The sharpened wheels of the Flying Scotsman sped along the train tracks, almost as if they were racing the train itself back home! Ruth sat in the first class carriage, notebook in hand, staring ominously into the distance. It had only been a matter of hours since Theresa May had yelled those harsh words to her face. They stung her pride and tore away at her soul. Rage had bolted through her system and it was how she'd ended up here, alone on a carriage for rich people. Ruth furiously scribbled down scrambled thoughts and broken sentences onto her brand new notepad she bought in London. Ruth Davidson was out for revenge. In her head, she reckoned that if she wrote down enough ideas they would all come together and form a master plan. This master plan in question would be the demise of the ship the internet had the audacity to call 'Sturmay'. This master plan would be the fall of the SNP as the party would descend into chaos without their precious Nicola! But, first and foremost, this master plan would give way to the rise of Davidson herself. 'Ruth Davidson MSP, First Minister of Scotland' they would call her. Yes, she could see it now. She would finally have power over her much valued country of Scotland - and there would be no Sturgeon to stop her.

  
"Oh..err..Ruth?" an awkward voice muttered from the opposite end of the carriage "are....are you...okay?". Ruth shot her attention towards his seat, visibly irritated by his futile interruption.

  
"Whit?" Ruth snapped, making this imbecile degenerate shudder in fright. Wait. What? Oh...it was...Nick Clegg?
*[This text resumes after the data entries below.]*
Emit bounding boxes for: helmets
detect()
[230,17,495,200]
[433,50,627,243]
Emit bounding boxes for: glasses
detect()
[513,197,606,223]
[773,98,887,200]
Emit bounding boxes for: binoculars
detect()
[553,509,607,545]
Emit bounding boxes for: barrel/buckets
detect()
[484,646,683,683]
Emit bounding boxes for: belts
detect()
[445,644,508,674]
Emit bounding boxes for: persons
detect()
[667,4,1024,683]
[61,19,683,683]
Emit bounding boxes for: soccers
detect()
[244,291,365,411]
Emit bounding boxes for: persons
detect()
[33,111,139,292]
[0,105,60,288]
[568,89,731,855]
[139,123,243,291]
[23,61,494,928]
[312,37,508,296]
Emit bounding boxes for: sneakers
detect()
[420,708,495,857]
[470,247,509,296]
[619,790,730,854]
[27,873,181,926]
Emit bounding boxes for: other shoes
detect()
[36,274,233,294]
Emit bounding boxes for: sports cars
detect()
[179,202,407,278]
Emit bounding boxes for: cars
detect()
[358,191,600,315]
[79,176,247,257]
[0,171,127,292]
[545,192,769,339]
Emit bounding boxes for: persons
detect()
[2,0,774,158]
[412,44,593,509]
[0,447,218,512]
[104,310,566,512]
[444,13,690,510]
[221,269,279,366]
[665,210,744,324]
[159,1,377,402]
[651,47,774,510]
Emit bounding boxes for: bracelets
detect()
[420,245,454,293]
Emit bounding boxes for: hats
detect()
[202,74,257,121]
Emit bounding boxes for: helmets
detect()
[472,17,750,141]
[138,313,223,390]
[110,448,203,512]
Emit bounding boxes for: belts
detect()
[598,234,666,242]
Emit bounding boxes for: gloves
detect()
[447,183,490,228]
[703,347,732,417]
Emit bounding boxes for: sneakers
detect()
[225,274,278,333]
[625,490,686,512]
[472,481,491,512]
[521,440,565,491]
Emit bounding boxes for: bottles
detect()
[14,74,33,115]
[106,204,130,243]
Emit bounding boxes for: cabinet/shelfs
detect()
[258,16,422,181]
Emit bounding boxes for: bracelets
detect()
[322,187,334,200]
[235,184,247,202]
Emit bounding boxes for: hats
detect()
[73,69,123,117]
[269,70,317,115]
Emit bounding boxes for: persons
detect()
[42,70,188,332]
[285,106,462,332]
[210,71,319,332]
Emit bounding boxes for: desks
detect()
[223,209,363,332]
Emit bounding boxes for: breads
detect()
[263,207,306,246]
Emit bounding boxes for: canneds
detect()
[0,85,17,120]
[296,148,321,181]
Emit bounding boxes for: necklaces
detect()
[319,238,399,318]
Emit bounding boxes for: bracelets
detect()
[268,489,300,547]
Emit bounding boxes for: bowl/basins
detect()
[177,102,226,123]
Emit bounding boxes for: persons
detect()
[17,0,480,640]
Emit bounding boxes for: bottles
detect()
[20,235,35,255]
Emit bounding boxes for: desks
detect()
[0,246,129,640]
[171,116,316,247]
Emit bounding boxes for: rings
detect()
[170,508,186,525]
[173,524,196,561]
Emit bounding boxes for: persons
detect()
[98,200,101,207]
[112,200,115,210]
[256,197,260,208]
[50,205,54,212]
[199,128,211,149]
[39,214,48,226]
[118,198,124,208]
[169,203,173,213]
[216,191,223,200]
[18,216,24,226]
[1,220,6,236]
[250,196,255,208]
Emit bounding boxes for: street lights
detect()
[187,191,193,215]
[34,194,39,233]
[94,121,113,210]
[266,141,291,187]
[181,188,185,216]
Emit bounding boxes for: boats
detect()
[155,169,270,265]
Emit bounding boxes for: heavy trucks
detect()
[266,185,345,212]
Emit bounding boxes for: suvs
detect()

Ruth grew incredibly confused, wondering what on planet Earth had brought him here.

  
"I...er...was just going to...the Scottish Parliament" he hesitated.  
"Oh?"

  
"Yeah I was...meeting with Wil-"

  
"SAE WAS AH YE WEE SHITEBAG AFAIR YE INTERRUPTED-"

  
"Hey, hey, calm down. What's going on?" Cleggy asked understandingly, making his way to the seat next to her. Ruth sighed furiously, in obvious distress.

  
"Theresa yelled at me..." she mumbled, diverting her attention to the window, her cheeks as red of the Labour party.

  
"Why did she yell at you?"

  
"I was trying to talk to Nicola and then..."

  
"Are you sure you were just 'trying to talk'?"

"Yes!"

"Okay! Okay! I'm sure the Prime Minister was just having a bad day, Ruth"

"Okay....fine."

"We all good?"

"Yes..." she muttered, still visibly annoyed.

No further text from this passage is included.